▸ Required work
The response must consist of the lines from the one holding "25 twenty five" through the final line of the entries, given again exactly and without any pictures.

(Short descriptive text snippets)
==========

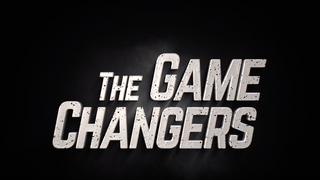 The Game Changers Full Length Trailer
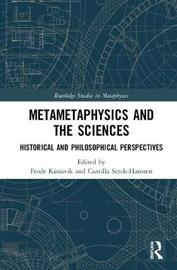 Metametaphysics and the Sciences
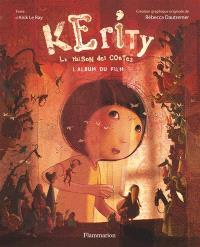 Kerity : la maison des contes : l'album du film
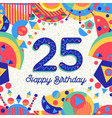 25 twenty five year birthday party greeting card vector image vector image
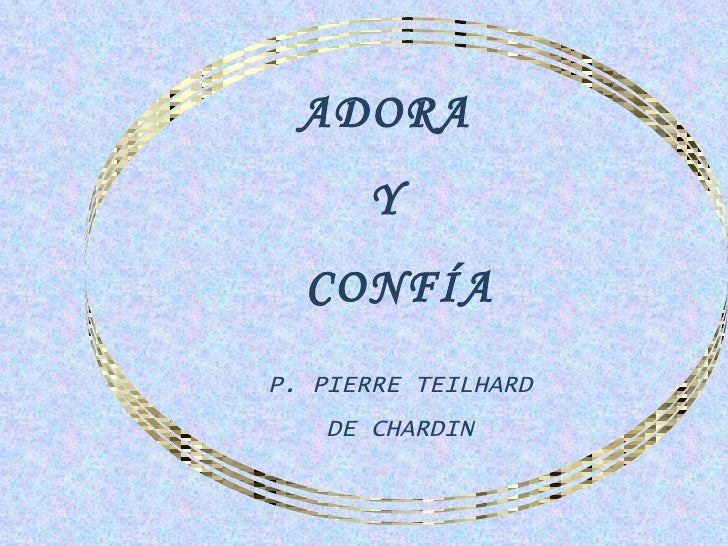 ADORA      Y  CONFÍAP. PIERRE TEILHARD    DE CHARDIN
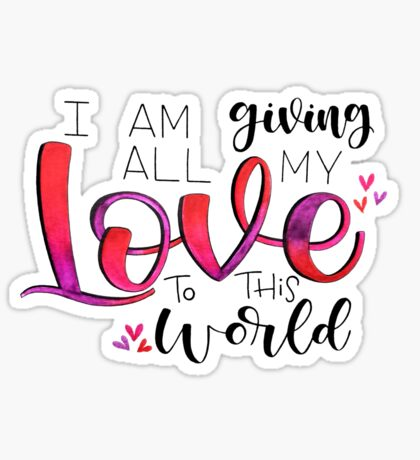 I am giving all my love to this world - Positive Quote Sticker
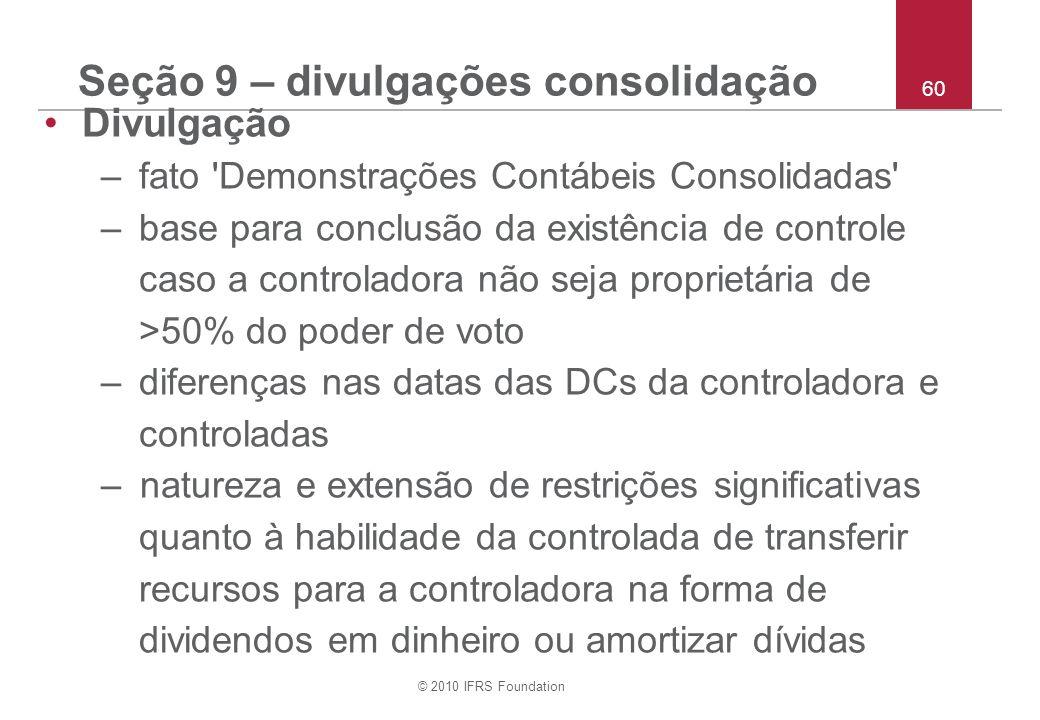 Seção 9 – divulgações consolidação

==========

▸ Response to this exercise
 25 twenty five year birthday party greeting card vector image vector image
 ADORA      Y  CONFÍAP. PIERRE TEILHARD    DE CHARDIN
 I am giving all my love to this world - Positive Quote Sticker
 Seção 9 – divulgações consolidação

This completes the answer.